## AUFGABE A
Gib aus dem Text zum kurdischen Unabhängigkeitsreferendum den Abschnitt von "Die Kurden im" bis einschließlich "Guterres äußerte Bedauern." wortgetreu wieder.
## AUFGABE B
Wer äußerte sich laut dem Text zum kurdischen Unabhängigkeitsreferendum als Sprecherin des US-Außenministeriums?

## VORLIEGENDER TEXT
::::

Bagdad, Erbil, Sulaimaniya Iraks Ministerpräsident Haidar al-Abadi will das kurdische Unabhängigkeitsreferendum nicht anerkennen. Er werde sich mit dem Ergebnis nicht beschäftigen, sagte Al-Abadi am späten Montagabend, wie die Nachrichtenseite Al-Sumaria meldete. Stattdessen wolle er die Maßnahmen gegen diejenigen verschärfen, die für „dieses Chaos und diese Zwietracht“ verantwortlich seien.

Die Kurden im Nordirak hatten am Montag gegen scharfe internationale Kritik über ihre Unabhängigkeit abgestimmt. Nach ersten Ergebnissen zeichnete sich eine überwältigende Mehrheit für eine Abspaltung ab. Die Nachbarn Türkei und Iran hatten die Kurden vor dem Referendum gewarnt.

Die USA haben sich nach dem Unabhängigkeitsreferendum der Kurden im Nordirak enttäuscht gezeigt. Dieses sei einseitig gewesen, sagte die Sprecherin des US-Außenministeriums, Heather Nauert, am Montag (Ortszeit). Unsicherheiten und Schwierigkeiten erhöhten sich damit in der autonomen Kurdenregion im Irak. Trotz der Abstimmung wollten die USA ihre „historische Beziehung“ zu den irakischen Kurden aber nicht ändern. Auch UN-Generalsekretär António Guterres äußerte Bedauern.

Das Referendum sei nur von einer Seite ausgerufen worden und habe zudem Gebiete berücksichtigt, die von der Regierung in Bagdad sowie der kurdischen Verwaltung beansprucht werden, sagte UN-Sprecher Stéphane Dujarric. Guterres bereue, dass die Möglichkeiten zur Verhandlung nicht abgewogen worden seien. Die Entscheidung, das Votum trotz internationaler Kritik abzuhalten, habe das Potenzial, die Lage vor Ort zu destabilisieren. Das Ergebnis wird vermutlich mit einer großen „Ja“-Mehrheit - also für die Abspaltung vom Irak - ausfallen.

::::

## DATENAUFLISTUNG
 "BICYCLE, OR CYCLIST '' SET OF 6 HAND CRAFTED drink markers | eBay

::::

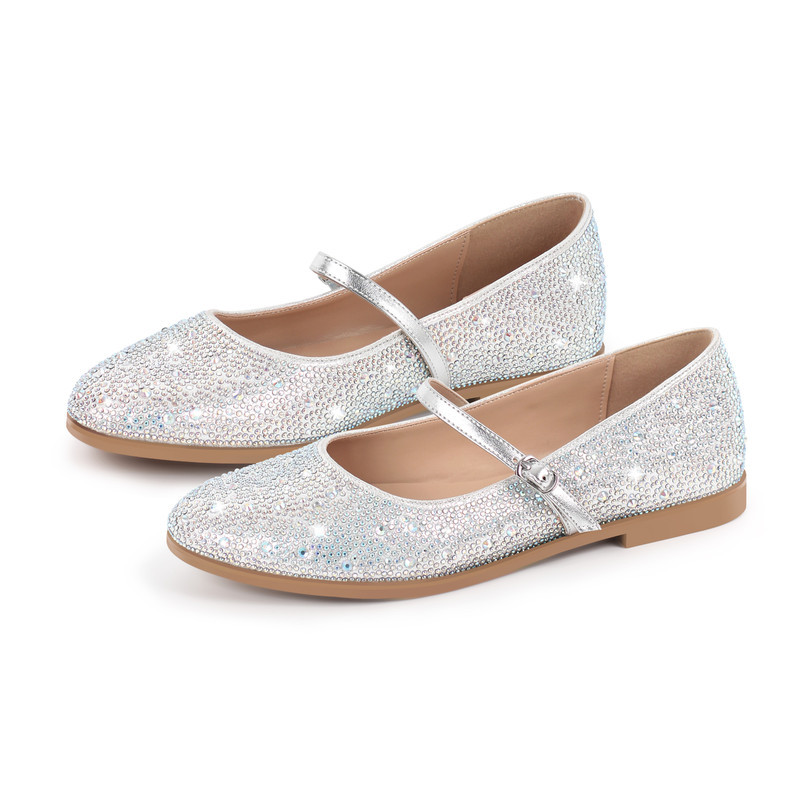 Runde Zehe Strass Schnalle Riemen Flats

::::

## ANTWORTFELD A
Die Kurden im Nordirak hatten am Montag gegen scharfe internationale Kritik über ihre Unabhängigkeit abgestimmt. Nach ersten Ergebnissen zeichnete sich eine überwältigende Mehrheit für eine Abspaltung ab. Die Nachbarn Türkei und Iran hatten die Kurden vor dem Referendum gewarnt.

Die USA haben sich nach dem Unabhängigkeitsreferendum der Kurden im Nordirak enttäuscht gezeigt. Dieses sei einseitig gewesen, sagte die Sprecherin des US-Außenministeriums, Heather Nauert, am Montag (Ortszeit). Unsicherheiten und Schwierigkeiten erhöhten sich damit in der autonomen Kurdenregion im Irak. Trotz der Abstimmung wollten die USA ihre „historische Beziehung“ zu den irakischen Kurden aber nicht ändern. Auch UN-Generalsekretär António Guterres äußerte Bedauern.

## ANTWORTFELD B
Heather Nauert.